» WHAT TO WORK ON
#1 Give the passage of the thread on generalized inverses between "At least some" and "Hope this helps.", inclusive, with "side constraints" swapped for "additional conditions".
#2 Collect every line of the records that contains the string "matching".

» DOCUMENT PASSAGE
[R] Gaussian elimination - singular matrix

[Spencer Graves]

  RSiteSearch("generalized inverse", "fun") produced 194 hits for me 
just now, including references to the following:

Ginv {haplo.stats}
ginv {MASS}
invgen {far}
Ginv {haplo.score}

At least some of these should provide a solution to a singular system. 
You could further provide side constraints as Moshe suggested, but I 
suspect that 'ginv', for example, might return the minimum length 
solution automatically.

Hope this helps.
Spencer Graves

Moshe Olshansky wrote:
> All the nontrivial solutions to AX = 0 are the
> eigenvectors of A corresponding to eigenvalue 0 (try
> eigen function).
> The non-negative solution may or may not exist.  For
> example, if A is a 2x2 matrix Aij = 1 for 1 <=i,j <=2
> then the only non-trivial solution to AX = 0 is X =
> a*(1,-1), where a is any nonzero scalar.  So in this
> case there is no non-negative solution.

» RECORDS TO USE
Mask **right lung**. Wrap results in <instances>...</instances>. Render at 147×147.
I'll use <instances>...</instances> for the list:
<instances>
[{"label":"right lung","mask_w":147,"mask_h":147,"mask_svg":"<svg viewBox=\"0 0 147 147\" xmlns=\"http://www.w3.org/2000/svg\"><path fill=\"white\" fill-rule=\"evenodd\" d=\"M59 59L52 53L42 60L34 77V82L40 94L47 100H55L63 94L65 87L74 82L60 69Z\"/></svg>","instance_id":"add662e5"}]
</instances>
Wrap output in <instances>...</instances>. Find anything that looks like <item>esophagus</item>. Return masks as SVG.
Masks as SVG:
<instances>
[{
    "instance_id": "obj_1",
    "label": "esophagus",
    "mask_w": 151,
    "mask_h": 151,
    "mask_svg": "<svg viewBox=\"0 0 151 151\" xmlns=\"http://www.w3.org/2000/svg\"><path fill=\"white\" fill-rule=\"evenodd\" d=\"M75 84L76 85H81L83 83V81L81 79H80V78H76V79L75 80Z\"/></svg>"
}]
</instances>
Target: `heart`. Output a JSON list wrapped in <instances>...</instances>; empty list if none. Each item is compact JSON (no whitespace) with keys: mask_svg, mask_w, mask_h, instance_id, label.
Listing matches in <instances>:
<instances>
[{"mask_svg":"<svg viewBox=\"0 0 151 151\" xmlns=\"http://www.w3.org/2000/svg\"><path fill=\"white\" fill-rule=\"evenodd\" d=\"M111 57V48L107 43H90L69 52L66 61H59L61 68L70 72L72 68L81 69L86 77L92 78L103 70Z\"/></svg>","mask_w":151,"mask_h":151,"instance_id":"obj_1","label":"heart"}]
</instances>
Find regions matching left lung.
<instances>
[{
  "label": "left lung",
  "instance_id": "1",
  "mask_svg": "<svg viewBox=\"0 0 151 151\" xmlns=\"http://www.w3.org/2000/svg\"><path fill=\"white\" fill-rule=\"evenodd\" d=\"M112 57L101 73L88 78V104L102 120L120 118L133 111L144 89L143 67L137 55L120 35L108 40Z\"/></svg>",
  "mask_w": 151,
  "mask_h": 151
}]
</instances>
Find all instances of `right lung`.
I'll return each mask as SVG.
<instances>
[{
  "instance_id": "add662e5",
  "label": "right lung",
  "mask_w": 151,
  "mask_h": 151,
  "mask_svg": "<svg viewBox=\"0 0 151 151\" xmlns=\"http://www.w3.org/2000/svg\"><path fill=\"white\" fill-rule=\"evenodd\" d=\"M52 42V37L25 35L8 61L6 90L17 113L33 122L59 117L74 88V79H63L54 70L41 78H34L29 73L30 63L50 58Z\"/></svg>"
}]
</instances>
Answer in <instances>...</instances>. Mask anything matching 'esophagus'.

» ANSWERS PER TASK
#1
At least some of these should provide a solution to a singular system. 
You could further provide additional conditions as Moshe suggested, but I 
suspect that 'ginv', for example, might return the minimum length 
solution automatically.

Hope this helps.

#2
Find regions matching left lung.
Answer in <instances>...</instances>. Mask anything matching 'esophagus'.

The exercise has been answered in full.